__WHAT IS REQUIRED__: Pictures are not part of the answer. Return the lines from the one containing "mating lady beetles" through the end of the data, both included, exactly as they appear.

__DATA SHOWN__:
------------------------------------

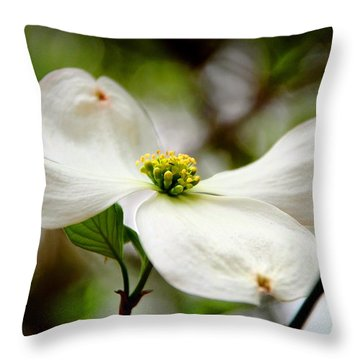 The Dogwood Throw Pillow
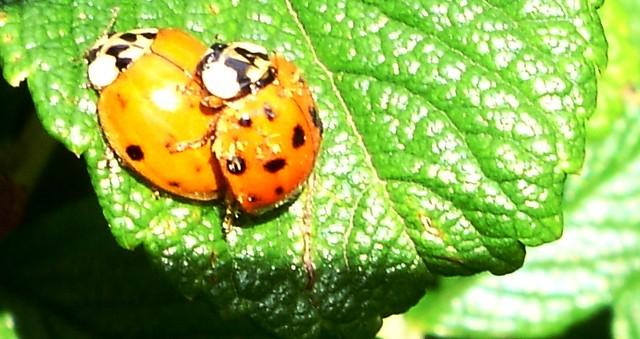 mating lady beetles | Flickr - Photo Sharing!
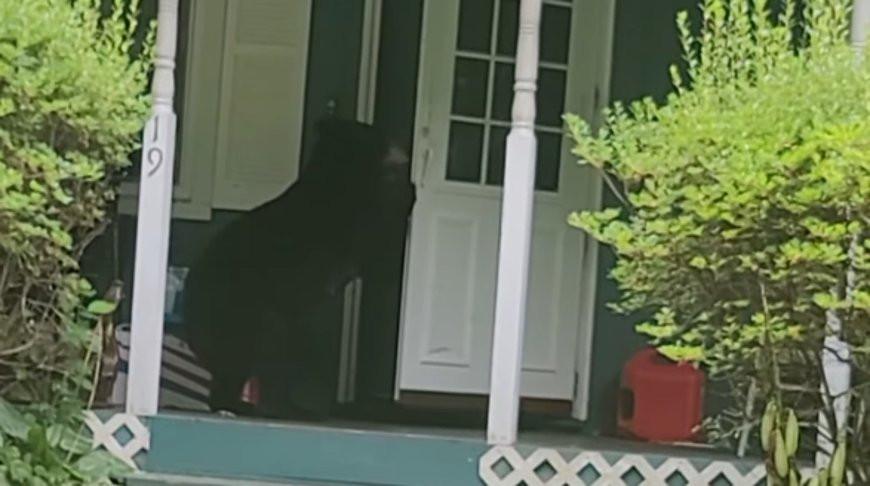 Косолапый взломщик? Медведь с легкостью чуть не вломился в дом к человеку (Видео)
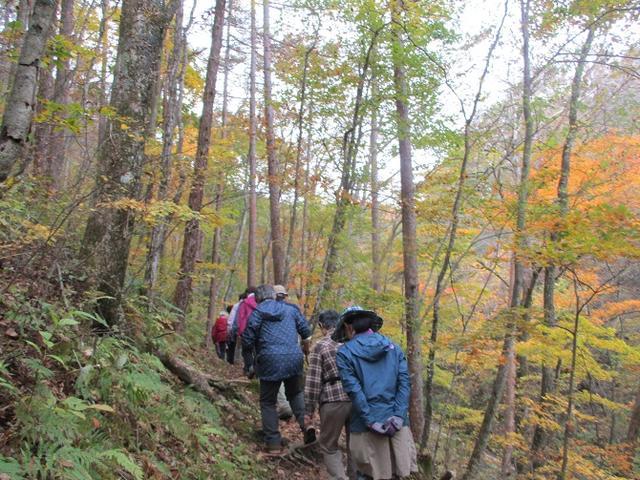 画像11: 先日10月21日に山旅会 小浅間山 に行ってきました♪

------------------------------------

__TASK ANSWER__:
 mating lady beetles | Flickr - Photo Sharing!
 Косолапый взломщик? Медведь с легкостью чуть не вломился в дом к человеку (Видео)
 画像11: 先日10月21日に山旅会 小浅間山 に行ってきました♪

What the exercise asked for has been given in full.